» The request
Rewrite the listing from the line with "Time of clock at [47,193,332,472]: 8:59" to the line with "Time of clock at [111,24,185,106]: 6:09", substituting "watch" for "clock" and leaving everything else unchanged.

» Raw data

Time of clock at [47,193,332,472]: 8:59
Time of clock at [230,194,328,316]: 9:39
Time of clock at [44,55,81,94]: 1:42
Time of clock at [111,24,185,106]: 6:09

--

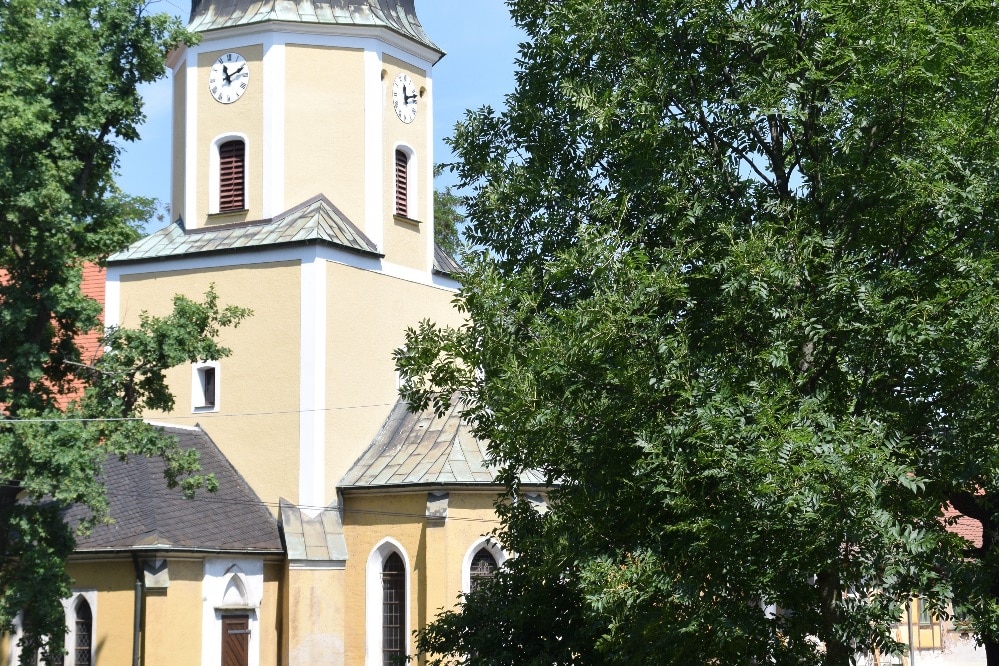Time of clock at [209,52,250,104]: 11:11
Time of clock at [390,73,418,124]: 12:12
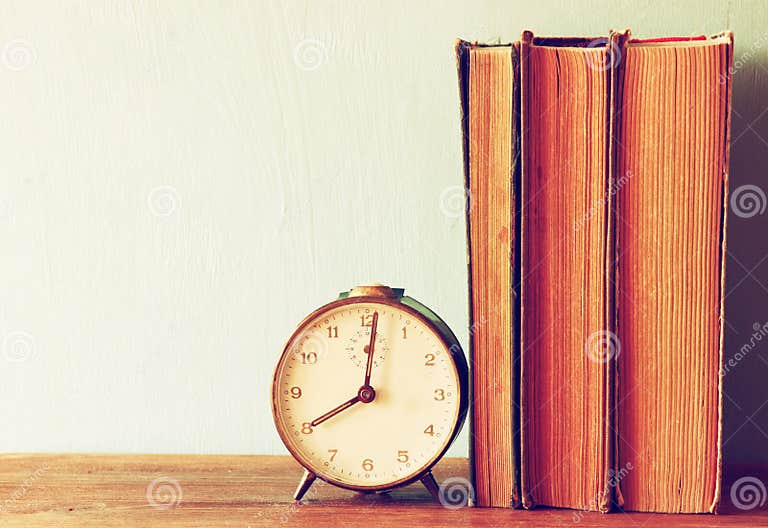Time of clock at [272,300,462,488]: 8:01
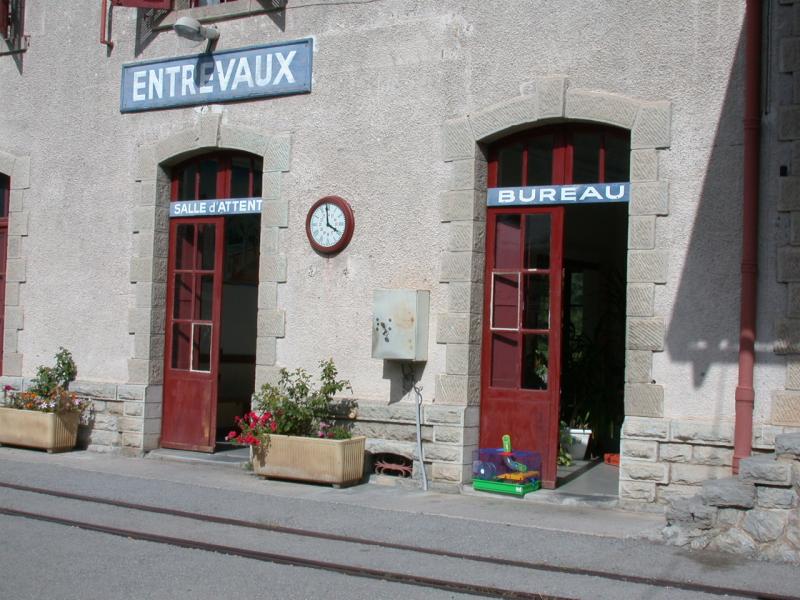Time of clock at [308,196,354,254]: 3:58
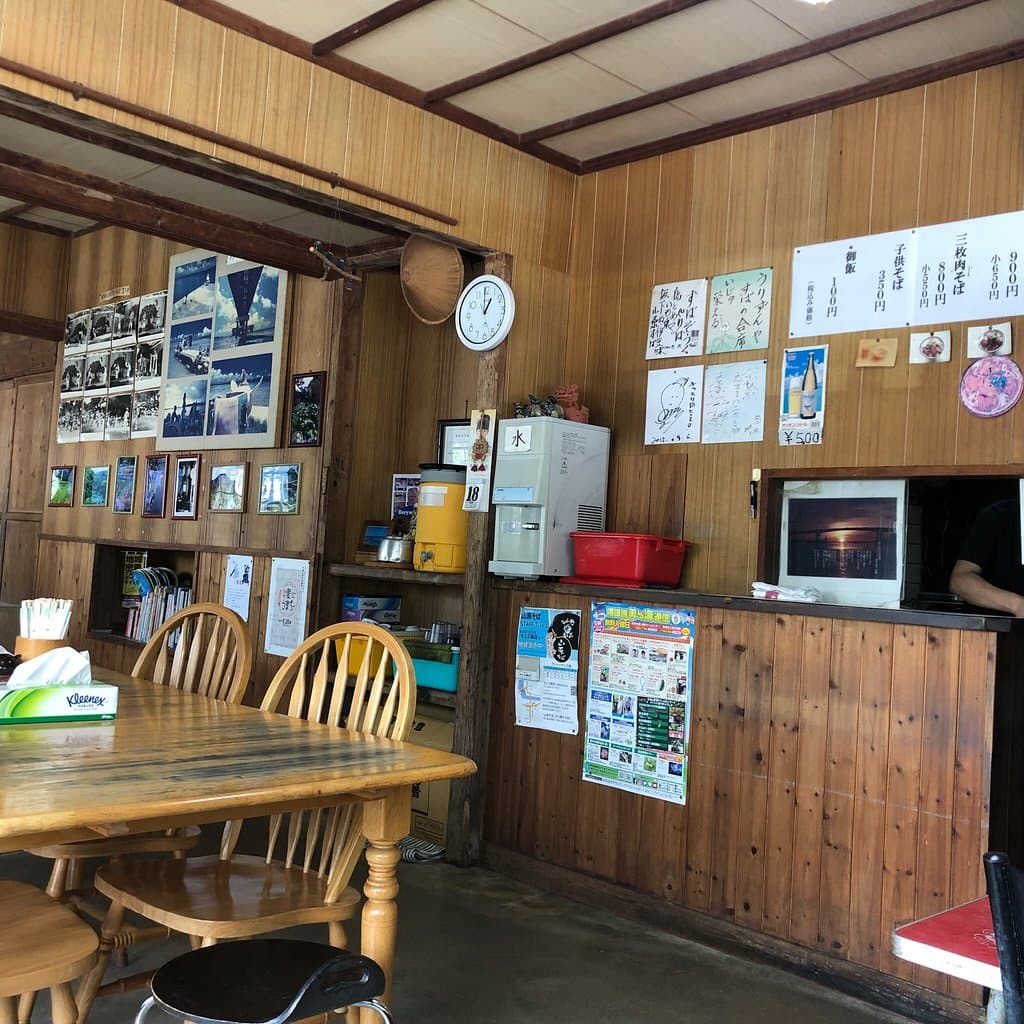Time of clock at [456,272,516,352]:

---

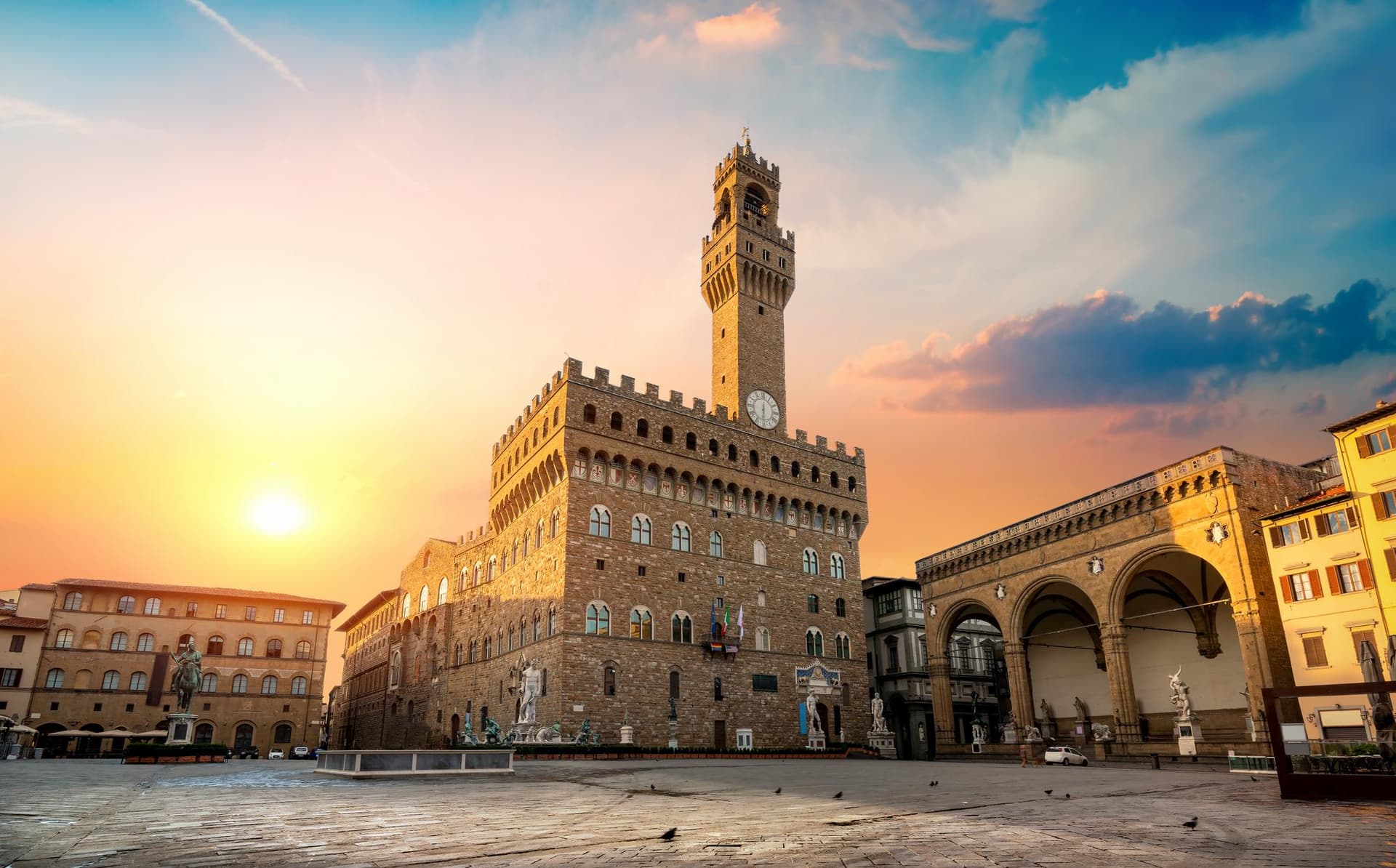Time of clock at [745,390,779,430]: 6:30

» Exercise output
Time of watch at [47,193,332,472]: 8:59
Time of watch at [230,194,328,316]: 9:39
Time of watch at [44,55,81,94]: 1:42
Time of watch at [111,24,185,106]: 6:09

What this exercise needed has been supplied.